Raghuraj Rao, Lakshminarayanan Samavedham
Department of Chemical and Biomolecular Engineering, 4 Engineering Drive 4, National University of Singapore, Singapore.
FEBS Lett. 2007 Mar 6;581(5):826-30. doi: 10.1016/j.febslet.2007.01.052. Epub 2007 Feb 2.

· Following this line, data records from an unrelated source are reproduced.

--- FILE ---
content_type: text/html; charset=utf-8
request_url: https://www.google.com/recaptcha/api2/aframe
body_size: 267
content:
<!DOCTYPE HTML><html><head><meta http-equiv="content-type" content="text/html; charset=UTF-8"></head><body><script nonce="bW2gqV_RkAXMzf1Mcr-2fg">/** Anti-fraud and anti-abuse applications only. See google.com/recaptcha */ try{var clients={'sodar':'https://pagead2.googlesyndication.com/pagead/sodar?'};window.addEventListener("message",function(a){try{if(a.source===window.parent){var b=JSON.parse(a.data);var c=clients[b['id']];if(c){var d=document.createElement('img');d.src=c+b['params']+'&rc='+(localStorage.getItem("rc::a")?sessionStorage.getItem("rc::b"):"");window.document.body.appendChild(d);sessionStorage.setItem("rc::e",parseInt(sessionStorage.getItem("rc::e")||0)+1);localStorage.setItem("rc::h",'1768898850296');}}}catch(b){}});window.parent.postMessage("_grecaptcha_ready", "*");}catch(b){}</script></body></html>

Data classification algorithms applied for class prediction in computational biology literature are data specific and have shown varying degrees of performance. Different classes cannot be distinguished solely based on interclass distances or decision boundaries. We propose that inter-relations among the features be exploited for separating observations into specific classes. A new variable predictive model based class discrimination (VPMCD) method is described here. Three well established and proven data sets of varying statistical and biological significance are utilized as benchmark. The performance of the new method is compared with advanced classification algorithms. The new method performs better during different tests and shows higher stability and robustness. The VPMCD is observed to be a potentially strong classification approach and can be effectively extended to other data mining applications involving biological systems.
应用于计算生物学文献中进行类别预测的数据分类算法是特定于数据的,并且已经显示出不同程度的性能。不能仅基于类间距离或决策边界来区分不同的类别。我们建议利用特征之间的相互关系将观测值分离到特定类别中。本文描述了一种基于可变预测模型的新的类别判别(VPMCD)方法。使用三个具有不同统计和生物学意义的成熟且经过验证的数据集作为基准。将新方法的性能与先进的分类算法进行比较。新方法在不同测试中表现更好,并且显示出更高的稳定性和鲁棒性。VPMCD被认为是一种潜在强大的分类方法,并且可以有效地扩展到涉及生物系统的其他数据挖掘应用中。